Friday, 2 December 2016

Gibberish and Balderdash

The public networks in the Netherlands are financed by tax revenue. People who work for these networks are not supposed to earn more than the Prime Minister, €179,000 per year.
The socialist network has a problem with the salary cap. It pays its presenter of a weekday talk programme a yearly salary of € 570,000.
The programme is very Bernie Sanders. There is no bleeding heart problem that it does not cover.
An 85 year old writer and ex-politician was on the programme.
First off, his new book was plugged by the € 570,000 a year socialist. Then he was given the opportunity to hold a speech. He spoke for seven minutes without notes.
He began the speech with a nostalgic review of his youth.
He mentioned that in the good old days all the houses had a piece of string hanging from their letter boxes. That way children and adults could open the front doors and walk in and out whenever they wanted to.
People trusted each other and their slogan was "make love not war" (He said that in Dutch English).
Then he fast forwarded to the present. The good times were behind us.Things had radically changed and not for the better.
What had gone wrong?
The fact that a hypocritical socialist network was paying a presenter € 570,000 to milk bleeding heart problems?
No, he did not mention that.
According to the octogenarian guru, there were two problems.
Firstly we were destroying the planet.
Secondly, there was no trust any more. The people did not trust the politicians and the politicians did not trust the people.
He had the solution.
Politicians had to be honest and work for the public good.
How could they prove their honesty and integrity to the people? By pursuing a radical environment policy to save the world.
That was the answer to all our problems.
The whole politically correct world of talking heads, columnists and analysts were unanimous in their praise.
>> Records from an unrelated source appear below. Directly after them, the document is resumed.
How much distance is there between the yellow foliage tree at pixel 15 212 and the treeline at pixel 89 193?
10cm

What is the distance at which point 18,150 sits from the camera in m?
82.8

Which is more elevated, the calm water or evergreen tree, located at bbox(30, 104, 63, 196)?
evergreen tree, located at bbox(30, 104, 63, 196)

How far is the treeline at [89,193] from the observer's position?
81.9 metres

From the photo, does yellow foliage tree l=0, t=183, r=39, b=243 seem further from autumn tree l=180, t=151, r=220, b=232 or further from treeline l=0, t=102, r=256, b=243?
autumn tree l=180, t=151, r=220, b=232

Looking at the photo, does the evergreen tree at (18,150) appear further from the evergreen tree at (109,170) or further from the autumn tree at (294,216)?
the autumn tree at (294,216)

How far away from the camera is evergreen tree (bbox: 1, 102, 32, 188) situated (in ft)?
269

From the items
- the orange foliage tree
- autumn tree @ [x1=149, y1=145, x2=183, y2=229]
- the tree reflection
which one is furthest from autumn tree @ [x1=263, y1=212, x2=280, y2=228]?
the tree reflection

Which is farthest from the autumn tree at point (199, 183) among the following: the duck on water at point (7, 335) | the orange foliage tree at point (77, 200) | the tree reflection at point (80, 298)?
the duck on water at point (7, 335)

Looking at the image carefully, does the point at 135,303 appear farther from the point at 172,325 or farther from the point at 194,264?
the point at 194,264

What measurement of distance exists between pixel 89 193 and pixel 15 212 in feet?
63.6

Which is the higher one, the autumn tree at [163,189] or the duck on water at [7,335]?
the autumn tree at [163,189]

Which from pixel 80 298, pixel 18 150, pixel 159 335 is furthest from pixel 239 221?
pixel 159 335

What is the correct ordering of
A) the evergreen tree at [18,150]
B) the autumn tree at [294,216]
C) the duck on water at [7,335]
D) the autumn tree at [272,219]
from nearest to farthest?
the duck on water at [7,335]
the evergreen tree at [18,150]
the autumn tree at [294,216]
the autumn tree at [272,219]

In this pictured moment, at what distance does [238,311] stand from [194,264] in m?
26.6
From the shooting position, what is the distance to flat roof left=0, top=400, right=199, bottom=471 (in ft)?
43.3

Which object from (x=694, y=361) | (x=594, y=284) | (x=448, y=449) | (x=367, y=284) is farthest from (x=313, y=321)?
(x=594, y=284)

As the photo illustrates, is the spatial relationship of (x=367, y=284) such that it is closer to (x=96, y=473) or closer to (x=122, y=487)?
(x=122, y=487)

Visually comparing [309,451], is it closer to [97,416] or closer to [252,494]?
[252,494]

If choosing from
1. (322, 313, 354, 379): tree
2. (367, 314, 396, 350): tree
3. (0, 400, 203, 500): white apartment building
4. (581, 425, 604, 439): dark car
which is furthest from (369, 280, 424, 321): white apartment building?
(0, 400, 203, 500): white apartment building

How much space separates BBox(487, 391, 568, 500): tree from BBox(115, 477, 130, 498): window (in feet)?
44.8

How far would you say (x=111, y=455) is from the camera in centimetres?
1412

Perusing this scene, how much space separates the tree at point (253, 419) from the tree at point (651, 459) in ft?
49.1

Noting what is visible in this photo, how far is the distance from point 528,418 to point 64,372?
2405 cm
This wise, old man had analyzed the problem correctly and shown us the way forward.
Gibberish and balderdash.
There is a problem with human interaction with the environment but this is not the cause of lack of mutual trust and lack of trust in politicians.
There is a whole list of developments that have contributed to the demise of the sense of community of bygone times.
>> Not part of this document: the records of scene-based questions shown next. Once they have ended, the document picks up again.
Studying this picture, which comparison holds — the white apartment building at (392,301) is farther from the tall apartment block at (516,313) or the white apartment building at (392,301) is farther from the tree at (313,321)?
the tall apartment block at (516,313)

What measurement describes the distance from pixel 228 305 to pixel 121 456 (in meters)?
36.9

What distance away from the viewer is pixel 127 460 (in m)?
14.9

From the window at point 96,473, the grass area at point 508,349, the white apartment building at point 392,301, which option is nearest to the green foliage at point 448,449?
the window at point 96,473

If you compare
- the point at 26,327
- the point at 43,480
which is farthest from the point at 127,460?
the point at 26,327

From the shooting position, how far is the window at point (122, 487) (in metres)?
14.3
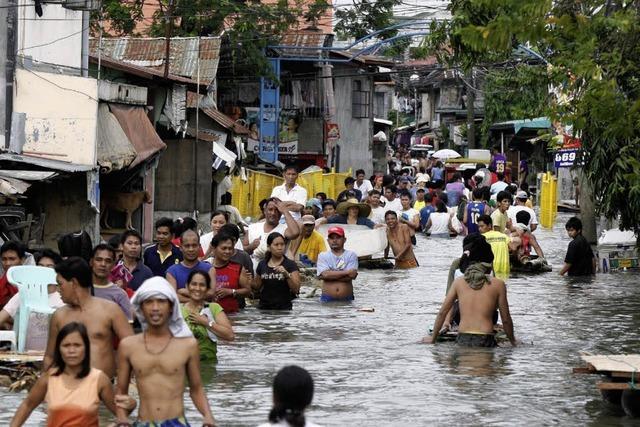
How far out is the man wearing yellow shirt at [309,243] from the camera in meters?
21.2

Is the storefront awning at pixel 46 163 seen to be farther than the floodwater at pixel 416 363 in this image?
Yes

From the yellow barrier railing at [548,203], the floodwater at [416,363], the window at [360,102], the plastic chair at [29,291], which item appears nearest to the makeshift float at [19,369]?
the floodwater at [416,363]

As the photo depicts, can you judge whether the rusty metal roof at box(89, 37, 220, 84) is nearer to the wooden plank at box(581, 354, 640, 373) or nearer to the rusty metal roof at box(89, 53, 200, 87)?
the rusty metal roof at box(89, 53, 200, 87)

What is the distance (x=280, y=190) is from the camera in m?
23.9

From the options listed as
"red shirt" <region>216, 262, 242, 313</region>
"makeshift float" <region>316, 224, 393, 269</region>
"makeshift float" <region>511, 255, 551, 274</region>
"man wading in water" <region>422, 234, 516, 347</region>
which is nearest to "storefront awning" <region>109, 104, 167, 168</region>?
"makeshift float" <region>316, 224, 393, 269</region>

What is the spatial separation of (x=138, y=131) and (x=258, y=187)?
482 inches

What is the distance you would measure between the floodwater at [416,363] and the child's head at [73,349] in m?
3.27

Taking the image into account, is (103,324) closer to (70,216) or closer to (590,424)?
(590,424)

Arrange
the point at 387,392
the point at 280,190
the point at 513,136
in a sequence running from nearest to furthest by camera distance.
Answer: the point at 387,392 → the point at 280,190 → the point at 513,136

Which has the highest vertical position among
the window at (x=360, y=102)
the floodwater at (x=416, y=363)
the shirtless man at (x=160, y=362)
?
the window at (x=360, y=102)

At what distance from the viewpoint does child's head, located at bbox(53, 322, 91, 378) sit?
7.84 meters

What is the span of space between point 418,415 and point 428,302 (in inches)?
371

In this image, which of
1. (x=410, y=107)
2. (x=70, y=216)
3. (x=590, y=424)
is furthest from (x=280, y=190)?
(x=410, y=107)

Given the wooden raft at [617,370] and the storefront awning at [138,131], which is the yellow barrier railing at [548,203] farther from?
the wooden raft at [617,370]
However, the most relevant is the change in mutual human interactions: the transition from the monocultural society of his youth to the present day multicultural society. This has produced many frictions.

These transition frictions have been exacerbated by the Dutch disease: the denial of the elite that a politically inconvenient problem exists and the ensuing lack of policy to solve the problem.
There was only one columnist who had the audacity, honesty and courage to question this shallow speech of platitudes. She is not indigenous Dutch but a migrant from Romania. Perhaps that helped her make a better analysis.